Some explanation to start with, This issue is caused by booting Windows that has access to the datastore drives, in every partition Windows sees it creates a $RECYCLE:BIN folder, but the $ symbol creates problems with linux so we need to remove it. So if you ever have to booted to Windows I recommend cleaning these up before upgrading, or better yet after you boot into Windows.

Fixing the root cause

The first step is to clean up the $RECYCLING.BIN folders.

  1. Enable SSH and connect to the host
  2. Run cd /vmfs/volumes/
  3. Run ls -allh this will list all of your volumes
  4. Run the following for each volume and take note of which ones have the $RECYCLING.BIN folder ls -allh [volume id] (replace [volume id] with each volume listed before)

Now that we've identified which volumes have the folders we need to clean them up.

  1. Navigate to the volume with cd [volume id]
  2. We first will rename the folder to get rid of the $, run mv '$RECYCLING.BIN' REC (including the single quotes) (I don't think this is required but I did it anyway)
  3. Now we delete the folder with rm -rf REC

The folder should be gone now, I ran ls again to ensure the folder was gone but it's optional, I also ran ls REC/ to ensure there wasn't anything else in the directory before deleting.

Finishing the upgrade

Now we will deal with actually finishing the upgrade Since we've essentially "burned" the upgrade from DVD option we need another way, fortunately there are a few ways to upgrade.
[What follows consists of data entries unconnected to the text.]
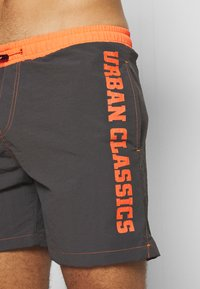 Urban Classics - LOGO SWIM  - Plavky - anthracite/orange - 3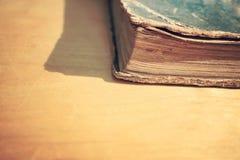 Primo piano di vecchio libro d'annata su una tavola di legno Biblioteca invecchiata, con riferimento a Fotografie Stock Libere da Diritti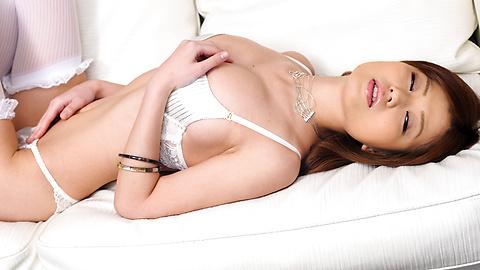 Nao - Nao เซ็กซี่ในชุดชั้นในสีขาวจะลวนลามหน้าอกของเธอ -  4 รูปภาพ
  1. First we will need to shut down your VMs and put the host into maintenance mode
  2. Enable SSH if it is not already from before
  3. We need to enable the firewall rule httpclient, you can either do this from the gui or with the command esxcli network firewall ruleset set -e true -r httpClient

Now for the actual upgrade, there are two ways to do this, a. let the host download the required files or b. download the upgrade zip from VMWare's site and upload to the host (this requires the appropriate license on your MyVMWare account).

  1. Run the command

esxcli software profile update -d https://hostupdate.vmware.com/software/VUM/PRODUCTION/main/vmw-depot-index.xml -p ESXi-6.5.0-4564106-standard

In this command I am upgrading to 6.5, if you are upgrading to a newer version then you will need to know the profile name, fortunately you can get this off VMWare site or the iso image, on the root of the disk there is an XML file called PROFILE.XML, if you open this up you will see the <name> tag, this is the version on the disk, replace this in the last part of the command.

If you are upgrading from the ZIP you will use the command esxcli software vib update -d /vmfs/volumes/DATASTORE/VMware-ESXi-6.0.0-2494585-depot.zip

  1. Now reboot and when the host comes back up you should be on the latest version
  2. Finally disable the httpclient firewall rule from the gui or with the command esxcli network firewall ruleset set -e false -r httpClient, exit maintenance mode, and don't forget to disable SSH

I know this is 4 years old but it is still one of the top results on Google and also there is only one other relevant result so this is for anyone that comes along.